I was awoken at 3am this morning by my dog barking (from under the covers, it would have been funny if it wasn’t so terrifying), and couldn’t get back to sleep. That’s okay though, because it gave me a chance to finish this charming second novel by Louise Miller!
I JUST read The City Baker’s Guide last month, and was so excited when I finished and found out her new one was coming out that day – I ordered it immediately.
Readers get to revisit the fictional town of Guthrie, which is like the Vermont version of Star’s Hollow. This time through the lens of Nora Huckleberry, owner of the Miss Guthrie diner, after inheriting a house and an enormous, coveted piece of property from her neighbor – Peggy the cake lady. But the property comes with strings – there are several leans against it from the neighbor’s debts, and between Nora’s struggling diner, a mysterious woman whose nursing home expenses the neighbor had always covered, and her sister, Kit, who inherited half the property and wants to cash in to fund her independent film project, Nora may have to put the town at risk by selling the property to a dreaded box store. Oh, and did I mention the corporate liaison for said store is quite handsome, and that he’s trying to help Nora capture Peggy’s dog, who went feral when his owner died?

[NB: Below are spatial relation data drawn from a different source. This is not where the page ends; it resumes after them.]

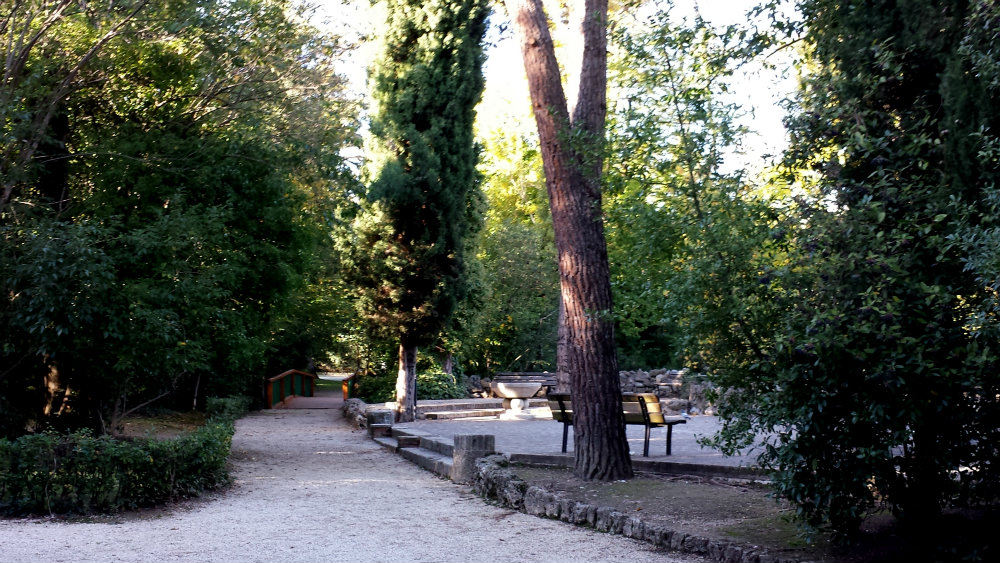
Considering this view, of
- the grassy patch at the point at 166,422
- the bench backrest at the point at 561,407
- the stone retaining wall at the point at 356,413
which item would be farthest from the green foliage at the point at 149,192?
the bench backrest at the point at 561,407

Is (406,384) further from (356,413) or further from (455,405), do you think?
(455,405)

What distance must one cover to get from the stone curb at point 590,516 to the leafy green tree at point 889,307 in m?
0.67

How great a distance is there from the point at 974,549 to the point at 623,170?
4.65 meters

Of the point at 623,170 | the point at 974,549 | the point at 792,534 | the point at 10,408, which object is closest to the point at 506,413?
the point at 10,408

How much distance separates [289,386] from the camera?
29109mm

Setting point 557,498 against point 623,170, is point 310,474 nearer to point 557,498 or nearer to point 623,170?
point 557,498

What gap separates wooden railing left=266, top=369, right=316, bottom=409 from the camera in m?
27.1

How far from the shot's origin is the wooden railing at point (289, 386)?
2712 cm

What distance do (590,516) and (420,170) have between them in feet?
36.3

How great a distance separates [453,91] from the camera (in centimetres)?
1766

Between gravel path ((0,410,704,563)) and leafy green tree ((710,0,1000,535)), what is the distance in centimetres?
146

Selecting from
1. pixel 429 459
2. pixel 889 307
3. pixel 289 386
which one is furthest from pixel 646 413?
pixel 289 386

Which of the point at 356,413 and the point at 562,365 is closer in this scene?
the point at 356,413

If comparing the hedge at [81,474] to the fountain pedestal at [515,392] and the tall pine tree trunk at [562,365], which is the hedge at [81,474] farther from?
the fountain pedestal at [515,392]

It sounds like a lot going on, but it was a very pleasant, easy read. It might not keep you up all night turning the pages, but it definitely keeps your interest as you invest in this lovely cast of characters. I couldn’t figure out what I wanted for Nora, mainly because her journey in the book was to figure out what she wanted for herself. I enjoyed the witty batter at the diner and between Nora and Max, Kit’s boyfriend, and I loved the authentic feel of the town meeting scenes. And anyone with a sister can identify with the unique dynamics of two people who see the world through different lenses.

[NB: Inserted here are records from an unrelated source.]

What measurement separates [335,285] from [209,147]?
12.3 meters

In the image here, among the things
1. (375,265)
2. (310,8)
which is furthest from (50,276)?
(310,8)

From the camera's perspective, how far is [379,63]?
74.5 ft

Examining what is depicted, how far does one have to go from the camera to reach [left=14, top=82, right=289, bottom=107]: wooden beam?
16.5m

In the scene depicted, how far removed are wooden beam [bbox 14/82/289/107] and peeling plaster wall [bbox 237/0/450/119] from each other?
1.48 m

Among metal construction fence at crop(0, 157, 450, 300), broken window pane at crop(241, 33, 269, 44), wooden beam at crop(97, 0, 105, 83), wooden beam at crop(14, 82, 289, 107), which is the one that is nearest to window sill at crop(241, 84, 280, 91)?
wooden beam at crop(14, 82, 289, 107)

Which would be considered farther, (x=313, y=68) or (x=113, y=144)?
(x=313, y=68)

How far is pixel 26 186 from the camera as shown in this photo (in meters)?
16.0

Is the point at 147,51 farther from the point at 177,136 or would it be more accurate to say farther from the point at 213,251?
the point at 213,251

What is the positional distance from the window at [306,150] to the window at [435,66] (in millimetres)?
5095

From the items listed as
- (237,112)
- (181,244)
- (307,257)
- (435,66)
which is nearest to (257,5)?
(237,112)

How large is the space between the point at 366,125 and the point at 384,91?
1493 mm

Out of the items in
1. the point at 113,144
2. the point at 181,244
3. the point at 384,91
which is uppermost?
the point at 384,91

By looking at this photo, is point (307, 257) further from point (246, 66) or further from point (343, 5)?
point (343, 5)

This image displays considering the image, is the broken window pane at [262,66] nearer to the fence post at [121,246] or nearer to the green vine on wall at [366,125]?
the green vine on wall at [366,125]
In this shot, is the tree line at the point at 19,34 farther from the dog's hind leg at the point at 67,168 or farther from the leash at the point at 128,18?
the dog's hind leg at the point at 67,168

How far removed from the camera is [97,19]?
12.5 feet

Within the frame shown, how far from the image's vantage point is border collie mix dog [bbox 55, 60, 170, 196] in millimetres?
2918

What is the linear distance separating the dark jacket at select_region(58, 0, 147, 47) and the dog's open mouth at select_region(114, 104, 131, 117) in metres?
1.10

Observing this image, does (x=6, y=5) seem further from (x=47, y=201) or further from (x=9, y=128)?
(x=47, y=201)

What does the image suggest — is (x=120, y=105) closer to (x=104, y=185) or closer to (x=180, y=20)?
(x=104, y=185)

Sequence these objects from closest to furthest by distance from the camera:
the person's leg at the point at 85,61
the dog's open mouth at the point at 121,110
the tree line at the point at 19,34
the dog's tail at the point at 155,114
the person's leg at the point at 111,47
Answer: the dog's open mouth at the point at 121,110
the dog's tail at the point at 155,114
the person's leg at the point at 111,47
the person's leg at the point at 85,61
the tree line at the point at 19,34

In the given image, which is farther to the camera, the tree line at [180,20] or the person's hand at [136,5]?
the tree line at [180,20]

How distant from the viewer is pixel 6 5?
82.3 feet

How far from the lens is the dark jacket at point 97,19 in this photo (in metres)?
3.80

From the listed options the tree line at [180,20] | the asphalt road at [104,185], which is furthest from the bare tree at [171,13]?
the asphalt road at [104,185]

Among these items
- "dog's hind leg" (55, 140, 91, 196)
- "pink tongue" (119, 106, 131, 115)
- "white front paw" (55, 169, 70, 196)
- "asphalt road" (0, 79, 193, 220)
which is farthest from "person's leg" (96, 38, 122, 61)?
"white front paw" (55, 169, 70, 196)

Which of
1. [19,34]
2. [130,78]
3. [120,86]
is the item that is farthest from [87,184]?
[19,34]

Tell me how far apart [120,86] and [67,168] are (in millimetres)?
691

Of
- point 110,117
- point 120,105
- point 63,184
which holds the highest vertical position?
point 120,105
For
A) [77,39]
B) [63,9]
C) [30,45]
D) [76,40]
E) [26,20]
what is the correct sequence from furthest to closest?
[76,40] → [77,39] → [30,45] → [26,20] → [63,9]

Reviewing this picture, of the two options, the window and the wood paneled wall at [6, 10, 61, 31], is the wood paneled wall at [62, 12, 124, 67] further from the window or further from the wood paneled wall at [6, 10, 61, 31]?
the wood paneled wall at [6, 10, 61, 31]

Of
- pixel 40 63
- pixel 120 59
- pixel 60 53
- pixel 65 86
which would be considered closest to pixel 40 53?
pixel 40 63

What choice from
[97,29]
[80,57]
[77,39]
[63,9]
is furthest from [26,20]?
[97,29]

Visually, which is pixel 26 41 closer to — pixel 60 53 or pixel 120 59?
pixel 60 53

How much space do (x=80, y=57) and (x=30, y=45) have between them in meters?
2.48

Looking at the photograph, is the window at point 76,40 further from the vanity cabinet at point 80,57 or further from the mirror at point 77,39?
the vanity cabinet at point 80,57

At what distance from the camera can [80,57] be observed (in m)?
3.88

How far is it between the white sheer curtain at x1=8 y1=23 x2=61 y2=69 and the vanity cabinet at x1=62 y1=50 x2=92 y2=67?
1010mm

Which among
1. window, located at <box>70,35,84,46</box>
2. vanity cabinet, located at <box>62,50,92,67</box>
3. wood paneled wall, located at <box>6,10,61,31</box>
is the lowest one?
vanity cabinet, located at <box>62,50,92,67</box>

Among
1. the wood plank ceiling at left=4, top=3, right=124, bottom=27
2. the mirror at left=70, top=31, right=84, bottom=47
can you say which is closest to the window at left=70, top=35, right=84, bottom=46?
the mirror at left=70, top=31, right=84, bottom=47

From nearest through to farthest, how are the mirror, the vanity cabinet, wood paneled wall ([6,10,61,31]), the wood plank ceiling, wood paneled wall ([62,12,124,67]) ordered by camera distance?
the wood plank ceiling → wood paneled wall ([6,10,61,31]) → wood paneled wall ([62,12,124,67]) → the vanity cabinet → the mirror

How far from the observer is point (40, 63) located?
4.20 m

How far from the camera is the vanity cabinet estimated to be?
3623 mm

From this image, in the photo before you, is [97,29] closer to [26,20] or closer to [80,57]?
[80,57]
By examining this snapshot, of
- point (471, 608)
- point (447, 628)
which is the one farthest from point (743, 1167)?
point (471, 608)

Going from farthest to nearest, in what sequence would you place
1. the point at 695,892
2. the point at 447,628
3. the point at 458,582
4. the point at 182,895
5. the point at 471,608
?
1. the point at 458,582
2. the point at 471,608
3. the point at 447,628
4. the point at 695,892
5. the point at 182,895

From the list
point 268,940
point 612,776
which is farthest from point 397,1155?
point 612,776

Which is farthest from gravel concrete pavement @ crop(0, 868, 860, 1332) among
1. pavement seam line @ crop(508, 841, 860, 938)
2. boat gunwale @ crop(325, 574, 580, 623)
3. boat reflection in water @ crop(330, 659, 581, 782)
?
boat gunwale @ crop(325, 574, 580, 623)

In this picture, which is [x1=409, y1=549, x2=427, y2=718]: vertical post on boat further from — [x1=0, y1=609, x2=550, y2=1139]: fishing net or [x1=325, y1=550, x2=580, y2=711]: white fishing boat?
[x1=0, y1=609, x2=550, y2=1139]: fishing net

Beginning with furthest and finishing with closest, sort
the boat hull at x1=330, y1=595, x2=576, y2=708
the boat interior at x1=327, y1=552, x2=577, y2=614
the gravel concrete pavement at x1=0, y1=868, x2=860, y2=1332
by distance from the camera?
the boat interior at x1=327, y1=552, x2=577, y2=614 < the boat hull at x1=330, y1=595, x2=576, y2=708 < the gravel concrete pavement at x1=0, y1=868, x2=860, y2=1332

While I am more partial to City Baker’s, I found this book no less charming. We get to check in with some of our favorite Guthrie residents (like our friends over at the Sugar Maple Inn), and relax knowing that everything will end happily and tied up in a neat little bow. It has less actual baking than City Baker’s. And with how poetically Miller describes the baking process – airy, forgot to mention here that Nora and Max temporarily took over Peggy’s cake business – you can be sure I will be trying out that burnt sugar cake recipe!